_Extract to read:_
I'm looking for a good, fast, free, and understandable SIMD library or two for x86 with SSE & ARM with NEON. (Support for other platforms would be nice, since I want to give away anything good I come up with, but those two platforms are the only two I personally need.)

I need to be able to do mostly simple things, like deinterleave three or four interleaved streams of bytes or shorts and reinterleave them.

Support for floats and miscellaneous simple media/numerical transforms would be nice---e.g., SIMD delta coding or linear prediction for audio & graphics streams---elegant coding & raw speed are more important than fancy features, and I'm mainly looking for a sound foundation to start writing custom code. (I'm a SIMD noob, and a good framework might reduce the stupid design mistakes I'll make.) Pre-built stuff specifically for graphics (e.g., JPEG LOCO-1 predictors) or audio would be nice, but is optional. I will mainly be punting to specific higher-level libraries for very common media formats like 24-bit RGB or 16-bit stereo audio, and focusing on detecting and exploiting arrays of structured records. (The sao star catalog from the Silesia corpus is a good example.)

_Required work:_
1. Reproduce the passage of the post about SIMD libraries starting with "I'm looking for" and going on through "and reinterleave them.".
2. Answer these questions using the post about SIMD libraries:
(a) Which two platforms does the writer personally need?
(b) According to the post, what is more important than fancy features?
(c) What is given as a good example of arrays of structured records?
The lines after this post come from a separate source.

_Supplied information:_
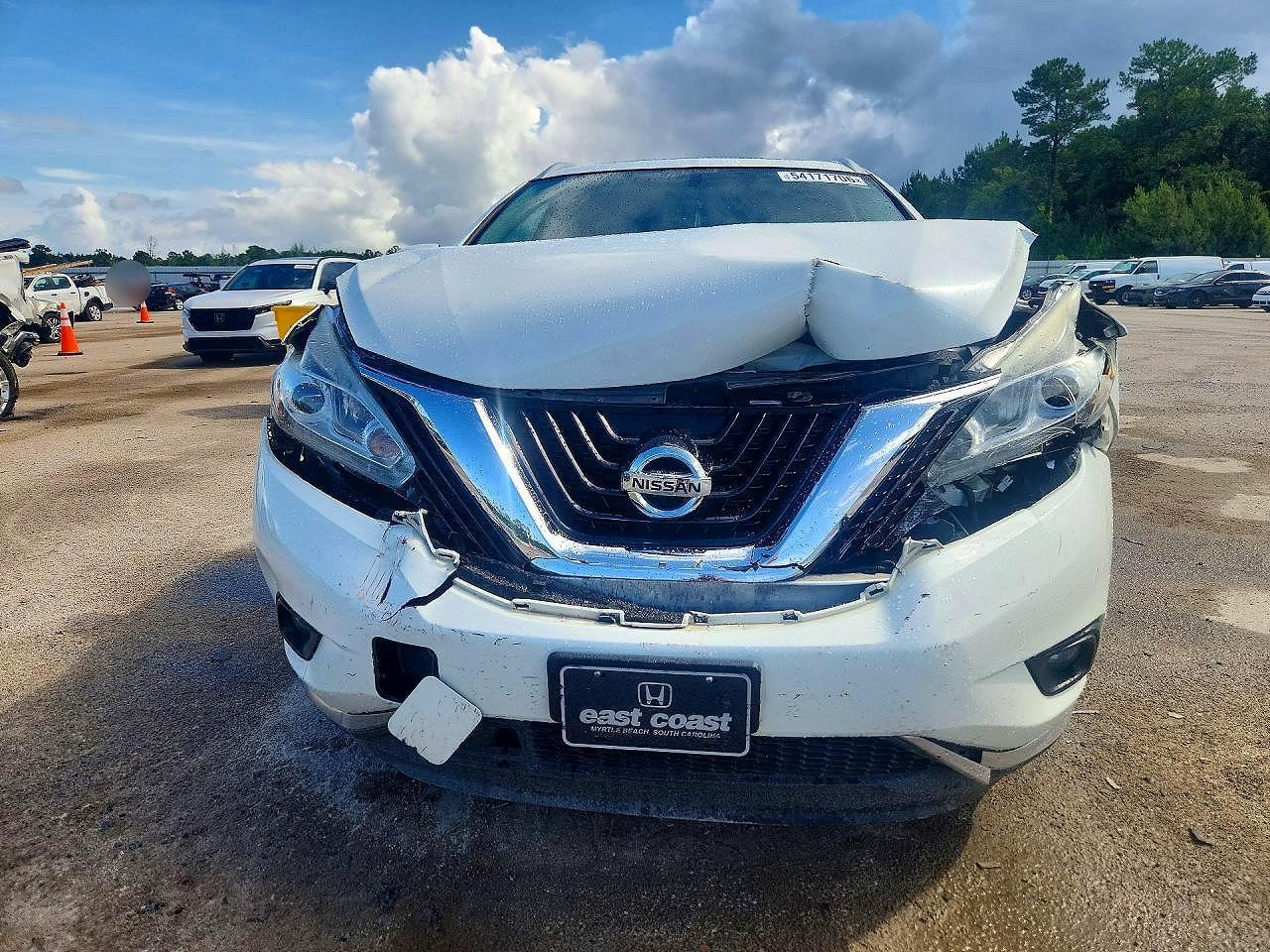 2017 Nissan Murano Platinum - Фото 5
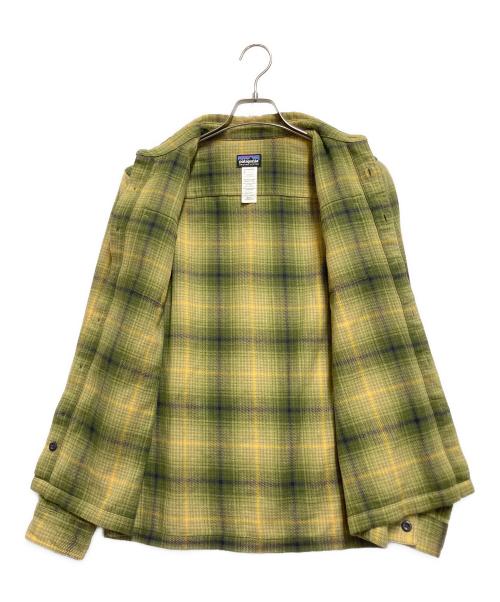 Patagonia（パタゴニア）Patagonia (パタゴニア) FJORD FLANNEL SHIRT イエロー サイズ:XSの古着・服飾アイテム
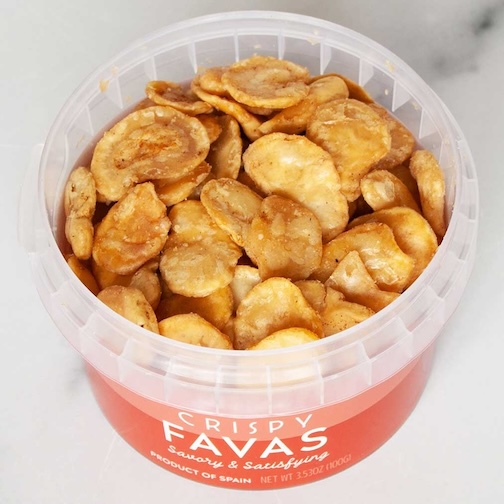 Minitub Fried Fava Beans Photo [1]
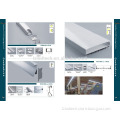 aluminium profile led for 8mm led strips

_Responses by item number:_
1.
I'm looking for a good, fast, free, and understandable SIMD library or two for x86 with SSE & ARM with NEON. (Support for other platforms would be nice, since I want to give away anything good I come up with, but those two platforms are the only two I personally need.)

I need to be able to do mostly simple things, like deinterleave three or four interleaved streams of bytes or shorts and reinterleave them.

2.
(a) x86 with SSE and ARM with NEON.
(b) Elegant coding and raw speed.
(c) The sao star catalog from the Silesia corpus.